• **EXTRAIT DU TEXTE**
Intervention de Nicole Bricq

Réunion du 17 juin 2009 à 14h30
Réforme du crédit à la consommation — Vote sur l'ensemble

Photo de Nicole BricqNicole Bricq :

Monsieur le président, madame la ministre, mes chers collègues, les sénateurs socialistes membres de la commission spéciale ont abordé l’examen de ce texte dans un esprit constructif.

Je veux remercier le rapporteur de son implication personnelle, qui lui a permis de connaître parfaitement les tenants et aboutissants du sujet avant même qu’il ne soit question de commission spéciale ni de projet de loi. Je veux aussi remercier nos collègues qui, par leurs propositions de loi, ont contribué à accélérer le dépôt du texte du Gouvernement. Je n’aurais garde d’oublier les administrateurs, contraints de fournir un travail considérable dans des délais réduits.

Monsieur le président de la commission spéciale, j’ai pu constater à plusieurs reprises, durant nos travaux, que vous avez ménagé le temps nécessaire pour que nous puissions faire valoir nos points de vue, et vous avez participé au pour et au contre, comme vous l’avez encore montré tout à l’heure. Soyez-en également remercié.

Mais il faut revenir aux réalités concrètes, en l’occurrence au texte qui va être soumis au vote du Sénat. Finalement, que reste-t-il des propositions de loi et des amendements parlementaires ? Très peu ! Il a fallu que nous, groupes d’opposition, poussions au bout nos arguments sur des sujets que nous jugeons importants pour que le débat puisse avancer, mais sans véritable résultat concret.

Pour ce qui le concerne plus particulièrement, le groupe socialiste a défendu, c’est vrai, une certaine vision sinon de la société dans son ensemble, du moins des conséquences de la crise financière et économique. Cela nous a confirmés dans l’idée qu’il est indispensable d’engager non pas une simple réforme, mais une modification profonde du crédit à la consommation, pour ne pas dire un changement du modèle économique sur lequel celui-ci repose encore aujourd’hui et continuera de reposer après le débat au Sénat.

• **CONSIGNE**
Poursuivez le discours au Sénat sur la réforme du crédit à la consommation après sa dernière phrase.

• **MATÉRIEL FOURNI**

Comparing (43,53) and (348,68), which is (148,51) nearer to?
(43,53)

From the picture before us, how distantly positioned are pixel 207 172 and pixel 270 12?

• **RÉPONSE**
L’adéquation de l’offre de crédit à la demande de crédit ne pourra pas être atteinte tant que ne sera pas résolu le problème de l’accès au crédit, dans des conditions raisonnables, des populations les plus modestes, qui représentent tout de même 40 % des emprunteurs potentiels. Ce point est pour nous extrêmement important, comme nous l’avons prouvé en défendant notre solution de crédit social.

On peut, pour critiquer la formule que nous avons proposée, avancer tous les arguments techniques, madame la ministre, et vous ne vous en êtes pas privée, comme vous savez du reste parfaitement le faire. Mais, sur ce sujet qui, à nos yeux, est nodal, vous auriez pu faire preuve d’un peu d’originalité : la crise doit nous inviter à repenser le modèle !

Oui, il était possible de se montrer original, j’en veux pour preuve une loi américaine, référence qui n’est pas forcément habituelle à gauche, ni même à droite, je veux parler du Community Reinvestment Act. Je ne doute pas, madame la ministre, que vous connaissiez cette loi qui, aux États-Unis, a permis, bien mieux que le microcrédit, de financer des ménages défavorisés sans pour autant succomber au charme des subprimes. Le secret ? La mutualisation entre les établissements bancaires de l’accès au crédit de cette population, les banques qui ne souhaitent pas intervenir dans ce domaine apportant une compensation financière à celles qui acceptent de prendre le risque.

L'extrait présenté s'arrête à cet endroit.